Position information acquisition means for acquiring current position information indicating the current position of the moving body;
Point information acquisition means for acquiring point information about a plurality of points;
Based on the current position information and the point information, possible route search means for searching for a plurality of movable routes passing through the plurality of points;
A determination means for determining a branch point that is between the current position and the plurality of points and can reach any of the plurality of points based on the plurality of movable routes;
When the distance between the current position and the determined branch point is equal to or less than a preset threshold distance due to the movement of the mobile object, a branch point for reaching each point through the branch point A branch point route determining means for determining a passing route;
A route search apparatus comprising: The route search device according to claim 1,
Data acquisition means for acquiring route data including a node;
Extraction means for extracting candidate points that are candidates for the branch point from the nodal points in the route data;
Further comprising
The determining means includes a difference in a selected index indicating a difficulty of selection as a route between each of the plurality of movable routes passing through one candidate point and having different arrival order to the plurality of points.

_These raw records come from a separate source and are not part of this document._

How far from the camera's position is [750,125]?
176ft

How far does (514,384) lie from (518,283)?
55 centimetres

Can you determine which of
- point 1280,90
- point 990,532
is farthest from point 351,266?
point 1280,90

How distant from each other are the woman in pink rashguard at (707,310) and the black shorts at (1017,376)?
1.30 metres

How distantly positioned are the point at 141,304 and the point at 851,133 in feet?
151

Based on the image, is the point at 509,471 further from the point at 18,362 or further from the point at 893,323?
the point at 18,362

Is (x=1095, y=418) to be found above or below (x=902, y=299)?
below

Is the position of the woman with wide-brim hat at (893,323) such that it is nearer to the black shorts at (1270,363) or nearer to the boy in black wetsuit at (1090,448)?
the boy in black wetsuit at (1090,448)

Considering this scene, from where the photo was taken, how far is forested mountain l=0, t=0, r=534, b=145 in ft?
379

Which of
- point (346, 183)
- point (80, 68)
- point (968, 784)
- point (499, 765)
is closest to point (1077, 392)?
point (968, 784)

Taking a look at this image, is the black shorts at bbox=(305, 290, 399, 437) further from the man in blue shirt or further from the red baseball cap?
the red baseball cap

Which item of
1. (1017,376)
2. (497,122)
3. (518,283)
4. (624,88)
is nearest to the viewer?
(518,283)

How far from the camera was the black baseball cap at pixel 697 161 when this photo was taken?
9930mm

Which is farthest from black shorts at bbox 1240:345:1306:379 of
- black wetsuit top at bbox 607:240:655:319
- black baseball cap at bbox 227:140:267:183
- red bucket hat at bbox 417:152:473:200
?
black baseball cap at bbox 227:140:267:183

Among the candidate points on the route that is equal to or less than the set threshold index, the candidate point with the smallest total of the selected indicators of a plurality of routes having different arrival orders from the candidate point to the plurality of points, A route search apparatus that determines the branch point. The route search device according to claim 2,
The route search device, wherein the extraction means extracts the nodal point in the route data within a geographical range set in advance with the current position as a reference as the candidate point. In the route search device according to any one of claims 1 to 3,
Scheduled time information acquisition means for acquiring estimated arrival time information indicating the estimated arrival time at the branch point determined by the determination means;
Determining means for determining whether or not the mobile body can reach the branch point before the scheduled arrival time;
Further comprising
The route search device, wherein the branch point route determination unit determines different branch point passage routes according to a determination result by the determination unit. In a route search method executed in a route search device that searches for a route along which a moving body moves,
A position information acquisition step of acquiring current position information indicating a current position of the mobile body;
A point information acquisition step for acquiring point information for a plurality of points;
Based on the current position information and the point information, a possible route search step for searching for a plurality of movable routes passing through the plurality of points;
A determination step of determining a branch point that is between the current position and the plurality of points and can reach any of the plurality of points based on the plurality of movable routes;
When the distance between the current position and the determined branch point is equal to or less than a preset threshold distance due to the movement of the mobile object, a branch point for reaching each point through the branch point A branch point route determination step for determining a passage route;
The route search method characterized by including.   A route search program for causing a computer to function as the route search device according to any one of claims 1 to 4.   7. A recording medium in which the route search program according to claim 6 is recorded so as to be readable by the computer.